Toxicity bioassays and sample process
The exposure of N. oculata to lead was carried out in accordance with the Selenastrum capricornutum growth test method 1003.0 of the USEPA (2002), with slight modifications (Pérez-Legaspi et al. 2016). Bioassays with the microalgae included negative control (non-toxic Guillard f/2 medium) and five lead concentrations (0.1, 0.5, 1.0, 5.0, and 10.0 mg/L) in triplicate. Standard solution of atomic absorption of Pb (NO3)2 from the highest purity available (J.T. Baker, Sigma, USA) was used for this study. The lead analysis was performed using atomic absorption spectrophotometry (AAS). The total volume of the test was 250 mL in each 500 mL glass flasks sealed with parafilm M film paper, keeping them in the same growing conditions for 144 h. The algal density was assessed at different exposure times (24, 48, 72, 96, and 144 h) in triplicate, using a Neubauer chamber cell counter (0.100 mm Loptik Labor) and an optical microscopy. Also, its dry weight was obtained according to the gravimetric method of Sorokin (1973) with slight modifications (Moha-León et al. 2018). The biomass samples were filtered through filter paper (55 mm diameter, Whatman GF/C Microfiber, retention nominal particle of 2.5 µm) and collected in a membrane. The biomass wet weight in the filter paper was registered using an analytical balance (Denver Instrument) and then placed into Petri dishes and dried in a culture oven (Ecoshel 9162) for 24 h at 35 ºC. The dry weight was estimated employing an analytical balance and a desiccator to evaluate the density of the filters plus the microalgal sample in triplicate, until a constant measurement is recorded and the biomass is determined by difference in weight. Also, microalgae samples (10 mL) were taken for each treatment and centrifuged (Cence H1650R) at 14 000 rev per 15 min at 4 ºC, eliminating the aqueous medium and recovering the cell pellet by rinsing it in 0.5 M ammonium formate (HCO2NH4) (Sigma-Aldrich, Switzerland). The salt was removed from the medium and the sample was centrifuged again, adding HNO3 instra with deionized water (1:1) (J.T. Baker, USA). After acid digestion, the concentration of lead was analyzed by AAS.
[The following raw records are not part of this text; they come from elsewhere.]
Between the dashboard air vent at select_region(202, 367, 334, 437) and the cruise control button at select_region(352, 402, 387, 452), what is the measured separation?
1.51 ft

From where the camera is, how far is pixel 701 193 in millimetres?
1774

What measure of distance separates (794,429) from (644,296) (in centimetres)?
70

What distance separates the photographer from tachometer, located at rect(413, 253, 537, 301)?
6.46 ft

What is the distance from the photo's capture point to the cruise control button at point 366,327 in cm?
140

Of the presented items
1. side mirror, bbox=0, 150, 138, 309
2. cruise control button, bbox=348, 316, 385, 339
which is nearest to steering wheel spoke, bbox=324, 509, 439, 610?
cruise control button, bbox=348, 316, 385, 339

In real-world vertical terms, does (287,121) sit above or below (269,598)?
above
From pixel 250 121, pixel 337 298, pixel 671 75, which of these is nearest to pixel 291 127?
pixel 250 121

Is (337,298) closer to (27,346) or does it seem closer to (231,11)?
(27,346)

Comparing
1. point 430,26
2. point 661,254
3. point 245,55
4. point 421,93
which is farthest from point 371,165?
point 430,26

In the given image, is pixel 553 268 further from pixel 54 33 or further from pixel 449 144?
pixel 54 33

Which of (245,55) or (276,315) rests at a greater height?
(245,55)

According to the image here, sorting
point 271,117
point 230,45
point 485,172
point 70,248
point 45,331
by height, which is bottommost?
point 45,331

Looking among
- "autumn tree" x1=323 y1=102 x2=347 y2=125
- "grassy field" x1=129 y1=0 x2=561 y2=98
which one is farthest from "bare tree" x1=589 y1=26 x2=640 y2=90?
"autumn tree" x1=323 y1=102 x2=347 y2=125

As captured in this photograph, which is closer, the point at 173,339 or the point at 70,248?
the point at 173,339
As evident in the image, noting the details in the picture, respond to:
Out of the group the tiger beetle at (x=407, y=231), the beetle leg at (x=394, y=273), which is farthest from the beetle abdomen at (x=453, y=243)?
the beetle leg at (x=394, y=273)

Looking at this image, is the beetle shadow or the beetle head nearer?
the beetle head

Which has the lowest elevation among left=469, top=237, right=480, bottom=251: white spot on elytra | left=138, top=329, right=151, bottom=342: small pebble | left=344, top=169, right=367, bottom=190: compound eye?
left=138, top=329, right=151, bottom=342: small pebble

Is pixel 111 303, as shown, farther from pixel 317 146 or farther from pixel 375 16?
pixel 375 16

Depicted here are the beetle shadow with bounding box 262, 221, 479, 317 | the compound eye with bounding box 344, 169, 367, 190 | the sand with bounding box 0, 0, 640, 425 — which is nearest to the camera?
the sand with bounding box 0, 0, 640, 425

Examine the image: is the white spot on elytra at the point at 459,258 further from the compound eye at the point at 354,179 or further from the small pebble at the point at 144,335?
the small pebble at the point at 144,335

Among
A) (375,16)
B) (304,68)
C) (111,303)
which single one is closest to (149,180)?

The rotifers were kept without food for 12 h before starting experiments in accordance to Sayegh et al. (2007) with slight modifications. Previously, the microalgae N. oculata was exposed to lead for 48 h at two concentrations, 0.1 and 1.0 mg/L. Bioassays began by placing 3000 rotifers collected directly by means of a transfer pipet and a stereoscope in 50 mL beakers containing the same culture medium at 15 ‰, with a density of 1 × 106 cell/mL of lead-exposed microalgae. These bioassays included a negative control (non-exposed microalgae) and two treatments with lead-exposed microalgae with each lead concentration per triplicate. Every 24 h, the rotifers were filtered with a mesh of 45 µm and transferred to a new test medium with lead-exposed microalgae. The bioassay was kept for 5 days at 25 ± 2 ºC with constant illumination. The lead concentration was analyzed by AAS in the rotifers (Rubio-Franchini et al. 2008), which includes 300 animals every 24 h per triplicate, transferring them to water deionized with HNO3 instra (1:1) in microcentrifuge tubes. Also, the dry weight of 100 rotifers was determined for each treatment.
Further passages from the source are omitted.